There is a reason why I pick books after much consideration. It has got nothing to do with my overzealous life. It’s because I fear that I will die before reading the best literature on the face of the Earth. So, just like my friends, I pick my books very carefully.
Anyway, I picked Milk Teeth by Amrita Mahale because a. it was Longlisted for the JCB prize for Literature 2019, and b. After stalking the author on Instagram, I got to know that she is a Product manager working in AI for public health.
Remember that feeling when you feel jealous of a friend for accomplishing something that you always wanted to do? I had the same feeling, except that Amrita is not my friend. But I was surprised (and ashamed) because now there was a person who had actually done it- wrote a book while staying in a hardcore technical profession. And here I was blaming by 9-to-5 seemingly satisfying job for ruining my “writing plans of a book.” The excuses we make, dammit!
I had already started admiring her secretly and I went straight for her book looking forward to finding some secret sauce to begin my writing career.
I would admit here, I didn’t find the first few pages too alluring. Looking back, I think I know what it was. I was too critical. I thought it was too simple. A girl. A boy. They lived in the same building. They knew each other since the beginning of time (read: childhood). They are separated when one of them moves out to study but are reunited as adults when Kartik comes back to the city for a fancy job that pays him well. Since childhood, their mothers were best friends who cooked together and gossiped. Who could have stopped them from falling in love?
No one. Even their parents didn’t protest against what-they-thought-was their “love” and proposed their children to get married to each other.
Too simple, too simple, my mind kept telling me.
Why can’t you just let the book be? What do you want? A psycho-love-thriller?, my counter-self reproached me.
And then I found what I’ve been looking for.

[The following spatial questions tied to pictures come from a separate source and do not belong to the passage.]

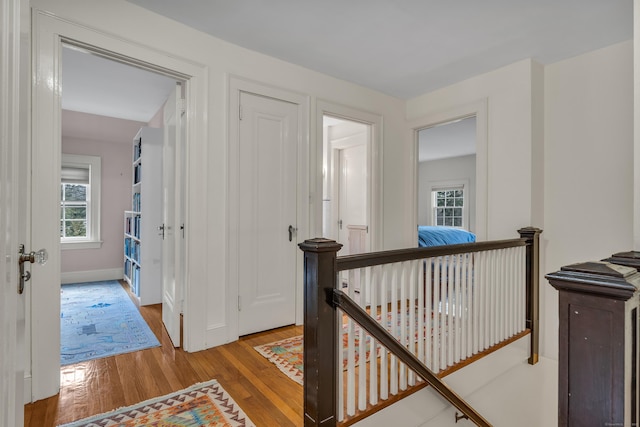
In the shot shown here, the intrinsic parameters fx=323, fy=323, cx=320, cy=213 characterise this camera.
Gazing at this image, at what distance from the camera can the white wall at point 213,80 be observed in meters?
2.08

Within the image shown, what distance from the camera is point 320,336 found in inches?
56.6

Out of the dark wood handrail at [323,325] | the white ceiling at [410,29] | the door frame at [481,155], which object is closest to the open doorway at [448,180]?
the door frame at [481,155]

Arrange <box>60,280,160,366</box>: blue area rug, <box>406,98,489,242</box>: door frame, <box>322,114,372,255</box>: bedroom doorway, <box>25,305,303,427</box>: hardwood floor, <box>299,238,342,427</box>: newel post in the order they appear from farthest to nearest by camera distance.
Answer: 1. <box>322,114,372,255</box>: bedroom doorway
2. <box>406,98,489,242</box>: door frame
3. <box>60,280,160,366</box>: blue area rug
4. <box>25,305,303,427</box>: hardwood floor
5. <box>299,238,342,427</box>: newel post

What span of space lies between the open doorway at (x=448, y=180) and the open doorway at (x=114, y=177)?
429 centimetres

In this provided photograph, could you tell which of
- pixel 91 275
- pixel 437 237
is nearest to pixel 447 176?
pixel 437 237

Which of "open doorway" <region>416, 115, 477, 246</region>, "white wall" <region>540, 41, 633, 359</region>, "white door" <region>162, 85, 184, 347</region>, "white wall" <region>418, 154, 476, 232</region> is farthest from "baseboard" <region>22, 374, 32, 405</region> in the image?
"white wall" <region>418, 154, 476, 232</region>

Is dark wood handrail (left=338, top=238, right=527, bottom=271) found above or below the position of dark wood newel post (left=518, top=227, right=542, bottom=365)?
above

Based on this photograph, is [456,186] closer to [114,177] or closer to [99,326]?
[114,177]

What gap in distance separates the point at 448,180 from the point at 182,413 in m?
7.35

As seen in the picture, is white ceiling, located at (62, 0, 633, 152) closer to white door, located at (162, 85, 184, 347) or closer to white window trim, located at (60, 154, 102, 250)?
white door, located at (162, 85, 184, 347)

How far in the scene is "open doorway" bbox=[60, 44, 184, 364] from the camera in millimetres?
3170

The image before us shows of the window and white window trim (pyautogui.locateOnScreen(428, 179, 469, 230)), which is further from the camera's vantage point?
the window

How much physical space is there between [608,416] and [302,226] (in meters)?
2.44

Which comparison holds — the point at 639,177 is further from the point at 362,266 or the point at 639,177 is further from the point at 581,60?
the point at 581,60
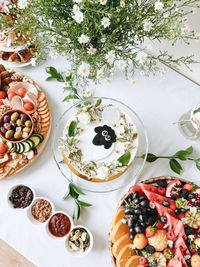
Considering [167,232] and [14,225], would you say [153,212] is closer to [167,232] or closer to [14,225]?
[167,232]

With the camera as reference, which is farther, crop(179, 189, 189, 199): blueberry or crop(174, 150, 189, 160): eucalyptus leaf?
crop(174, 150, 189, 160): eucalyptus leaf

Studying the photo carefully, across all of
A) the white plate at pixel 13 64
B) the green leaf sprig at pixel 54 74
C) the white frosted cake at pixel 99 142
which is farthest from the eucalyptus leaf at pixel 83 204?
the white plate at pixel 13 64

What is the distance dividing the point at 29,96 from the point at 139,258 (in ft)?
2.68

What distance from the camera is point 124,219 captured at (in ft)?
3.50

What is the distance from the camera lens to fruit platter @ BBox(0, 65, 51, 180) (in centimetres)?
122

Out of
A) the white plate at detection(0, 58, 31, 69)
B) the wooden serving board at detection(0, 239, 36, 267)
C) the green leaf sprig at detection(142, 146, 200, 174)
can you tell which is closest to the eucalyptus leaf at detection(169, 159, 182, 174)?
the green leaf sprig at detection(142, 146, 200, 174)

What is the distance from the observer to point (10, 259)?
187 centimetres

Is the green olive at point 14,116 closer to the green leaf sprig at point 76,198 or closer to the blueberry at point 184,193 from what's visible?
the green leaf sprig at point 76,198

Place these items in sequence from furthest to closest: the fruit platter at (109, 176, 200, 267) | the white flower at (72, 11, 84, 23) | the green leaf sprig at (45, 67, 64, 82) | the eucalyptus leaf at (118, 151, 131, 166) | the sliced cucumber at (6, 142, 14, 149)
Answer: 1. the green leaf sprig at (45, 67, 64, 82)
2. the sliced cucumber at (6, 142, 14, 149)
3. the eucalyptus leaf at (118, 151, 131, 166)
4. the fruit platter at (109, 176, 200, 267)
5. the white flower at (72, 11, 84, 23)

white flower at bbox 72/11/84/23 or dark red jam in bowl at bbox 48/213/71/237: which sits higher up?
white flower at bbox 72/11/84/23

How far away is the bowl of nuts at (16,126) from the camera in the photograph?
121 centimetres

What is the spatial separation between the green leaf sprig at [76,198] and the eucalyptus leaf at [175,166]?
391 millimetres

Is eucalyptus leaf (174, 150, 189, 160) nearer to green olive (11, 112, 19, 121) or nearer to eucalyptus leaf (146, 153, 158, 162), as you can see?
eucalyptus leaf (146, 153, 158, 162)

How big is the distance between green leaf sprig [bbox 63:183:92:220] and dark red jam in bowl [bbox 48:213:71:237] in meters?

It was there all along, but I had somehow failed to notice it. I had not paid attention to the character sketch of Mumbai that Amrita had painted–the land of Gateway of India, the city of the Taj Mahal Palace and Bollywood stars, the place where people came to live their dreams, the land where the sea embraced and shaped so many lives.
I have never lived in Mumbai. I have just been there twice. Yes! Just two times. But that’s no reason for anyone to stop loving the dream city.
There is an uncanny love that I have for Mumbai. It’s a lot different from what I have for Delhi, my home city.
Mumbai, for me, is a person with a charming personality. Well-dressed and attractive enough to make any person fall in love with her. But even with such good looks, the city has a heart of gold and she never admonishes anyone. Sit by her side in the evening and you’ll see the best sunsets in the world. Cry on her shores and she’ll wash away your tears. Laugh and she’ll laugh with you for days with incessant rains. Dream with her and she’ll show you how to chase them till they become a reality.
But try and hurt her with your religious propaganda, and she’ll hit you harder in the face. She won’t back down. Because she has built this city on dreams, not on hatred. She has built this city with love and she won’t let you shatter everything in one blow.
But then I saw the other side of the city in Milk teeth- crumbling, shattering under the weight of development, falling apart in the post-babri religious hatred. But still standing tall amidst all the chaos.
Through the characters that Amrita weaved, I looked at Mumbai through an altogether different lens–how a city loves and is loved by its residents, what makes a city stand out for its inhabitants, what makes them fear and leave the place they always called home.
Other than Mumbai, the two other things that I really liked in the book are the secret lives that both Ira and Kartik lived. That gave the book the kick it needed. After listening to Ira’s side of the story, I was turning the pages in anticipation to what Kartik had to say.
Overall, the book had me hooked till the end and I wouldn’t have settled for a better ending than the current one. So, pick this book if you love falling in love with new cities, new authors and new books. Because hey! It’s her debut.